W przypadku kwalifikacji leku biologicznego biopodobnego, uzasadnienie wniosku powinno zawierać analizę kliniczną, w oparciu o przegląd systematyczny w porównaniu z innymi możliwymi do zastosowania w danym stanie klinicznym procedurami medycznymi oraz w oparciu o analizę ekonomicznej opłacalności. Wiadomo, że skuteczność kliniczna leków biologicznych referencyjnych i biologicznych biopodobnych, jak i bezpieczeństwo ich stosowania, niekiedy różnią się między sobą, a to wpływa na opłacalność stosowania poszczególnych preparatów. Ponadto w uzasadnieniu do wniosku powinna być też przedstawiona analiza wpływu refundacji leku na budżet ochrony zdrowia i finansowania świadczeń ze środków publicznych oraz protokół badania obserwacyjnego lub rejestru klinicznego pacjentów w celu oceny bezpieczeństwa stosowania leku we właściwym horyzoncie czasowym.
Leki biopodobne stosowane są też w onkologii. Jak ta sprawa wygląda, jeśli chodzi o możliwości wprowadzenia ich do obrotu
w Polsce?
Te leki odgrywają w onkologii ważną rolę i – na szczęście – są refundowane. Był pewien problem z procesem decyzyjnym, który się przedłużał, ale to przeszłość. Między innymi jednak i z tego powodu chcemy nakłonić decydentów do tego, by proces refundacji, a więc odpowiednich ustaw dostosowujących przepisy do realiów, był sprawny.

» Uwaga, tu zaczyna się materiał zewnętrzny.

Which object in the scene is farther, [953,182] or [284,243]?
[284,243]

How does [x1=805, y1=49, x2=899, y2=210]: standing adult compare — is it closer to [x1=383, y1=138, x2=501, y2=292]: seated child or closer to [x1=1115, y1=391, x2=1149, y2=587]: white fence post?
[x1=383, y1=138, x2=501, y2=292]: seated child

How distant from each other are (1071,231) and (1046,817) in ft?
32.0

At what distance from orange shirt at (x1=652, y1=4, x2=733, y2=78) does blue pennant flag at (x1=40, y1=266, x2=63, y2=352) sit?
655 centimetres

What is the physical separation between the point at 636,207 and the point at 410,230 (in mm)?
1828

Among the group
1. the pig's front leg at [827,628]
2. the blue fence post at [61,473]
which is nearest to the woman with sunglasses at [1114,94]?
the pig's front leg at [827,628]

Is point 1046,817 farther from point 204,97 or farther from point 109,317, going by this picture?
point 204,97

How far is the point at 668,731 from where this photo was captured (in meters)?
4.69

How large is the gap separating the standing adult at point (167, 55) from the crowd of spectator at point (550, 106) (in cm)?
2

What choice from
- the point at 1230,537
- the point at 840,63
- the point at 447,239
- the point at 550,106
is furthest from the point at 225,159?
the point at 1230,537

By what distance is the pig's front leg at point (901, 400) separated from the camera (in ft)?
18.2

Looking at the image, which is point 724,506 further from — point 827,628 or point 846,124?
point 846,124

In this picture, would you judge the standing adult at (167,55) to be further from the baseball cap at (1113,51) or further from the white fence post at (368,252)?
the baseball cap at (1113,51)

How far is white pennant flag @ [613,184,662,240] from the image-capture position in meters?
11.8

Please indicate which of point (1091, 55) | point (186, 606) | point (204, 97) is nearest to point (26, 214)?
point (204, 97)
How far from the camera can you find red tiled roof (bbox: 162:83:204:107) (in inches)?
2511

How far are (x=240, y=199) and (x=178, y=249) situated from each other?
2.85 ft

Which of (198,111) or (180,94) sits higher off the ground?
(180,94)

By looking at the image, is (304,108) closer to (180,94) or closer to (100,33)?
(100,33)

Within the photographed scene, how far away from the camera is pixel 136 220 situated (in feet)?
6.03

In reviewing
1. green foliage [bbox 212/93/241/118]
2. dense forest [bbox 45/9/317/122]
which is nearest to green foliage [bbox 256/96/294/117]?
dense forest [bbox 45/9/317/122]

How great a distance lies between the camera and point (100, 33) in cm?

Jak sprawy refundacji tych leków wyglądają w Europie?
Leki biologiczne i biopodobne są bardzo chętnie refundowane. Z pragmatycznych powodów. Chyba w innych krajach, nie mówię tu o Grecji, jest większa odpowiedzialność za państwowy budżet niż u nas. My nie jesteśmy nauczeni osobistej odpowiedzialności za podejmowane decyzje, wolimy się schować za kurtyną odpowiedzialności zbiorowej.
Czy pacjenci wiedzą coś na temat tych leków?
Pacjenci z reguły nie mają wiedzy na ten temat. Są natomiast instytucje, które występują z różnymi istotnymi postulatami w tej sprawie w ich imieniu, np. Fundacja Urszuli Jaworskiej.
Możliwe oszczędności
- Przy wymogu obniżenia ceny za leki biologiczne biopodobne w stosunku do leku referencyjnego o co najmniej 20 proc. oszczędności roczne sięgnęłyby kwoty około 14 mln złotych.
- Przy obniżeniu ceny o 15 proc., przekroczą 10 mln.
- Gdyby obniżenie ceny wynosiło 10 proc., roczne oszczędności stanowiłyby około 7 mln złotych.